Menurut Purdiono, ancaman terhadap pembangunan Kalteng bukan hanya pada penurunan APBD, tetapi juga ketidakpastian dana bagi hasil (DBH). Ia mempertanyakan komitmen pemerintah pusat dalam mengembalikan hak daerah penghasil sumber daya alam.
“Saya yakin enggak bisa. Karena DBH kita harus dibayarkan. Saya sekarang masih mempertanyakan karena DBH itu adalah dari SDA yang kita miliki baik tambang maupun sawit. Nah itu masuk ke sana,” katanya.
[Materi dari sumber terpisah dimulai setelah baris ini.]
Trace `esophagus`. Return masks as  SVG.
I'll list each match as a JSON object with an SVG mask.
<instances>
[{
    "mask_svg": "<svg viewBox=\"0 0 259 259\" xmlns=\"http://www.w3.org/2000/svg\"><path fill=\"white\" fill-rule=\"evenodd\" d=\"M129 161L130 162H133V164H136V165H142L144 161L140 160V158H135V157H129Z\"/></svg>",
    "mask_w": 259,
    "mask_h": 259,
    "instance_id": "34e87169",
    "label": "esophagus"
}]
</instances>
Ia menjelaskan bahwa skema pembagian DBH mengatur 32 persen dikembalikan ke daerah penghasil dan 60 persen masuk ke provinsi.
“Nah semestinya 32 persen itu kembali ke daerah penghasil 60 persen ke provinsi. Kita berharap dari sana sumber-sumber pendapatan, kan semua diambil pusat,” ungkapnya.
Selain itu, ia menyebut kebijakan pajak daerah juga tidak realistis untuk diterapkan. Pajak alat berat, misalnya, dinilai sulit dipungut karena tidak ada pelaku usaha yang bersedia menanggung beban tersebut. Hal serupa terjadi pada sektor Mineral Bukan Logam dan Batuan (MBLB) yang dinilainya sudah tidak lagi memiliki potensi.
“Kalau mengambil pajak alat berat itu, siapa yang mau bayar? Itu jadi masalah. Kemudian MBLB, sekarang di mana lahan-lahan tempat tambang mineral bebatuan nonlogam? Kan tidak ada,” kata Purdiono.
Atas dasar itu, Purdiono meminta pemerintah daerah menetapkan program prioritas yang benar-benar mendesak untuk dilaksanakan pada tahun depan.
“Kita tetap menginginkan pembangunan berkelanjutan. Minimal dengan keadaan sekarang, kita melihat skala prioritas, apa yang sangat prioritas,” ujarnya.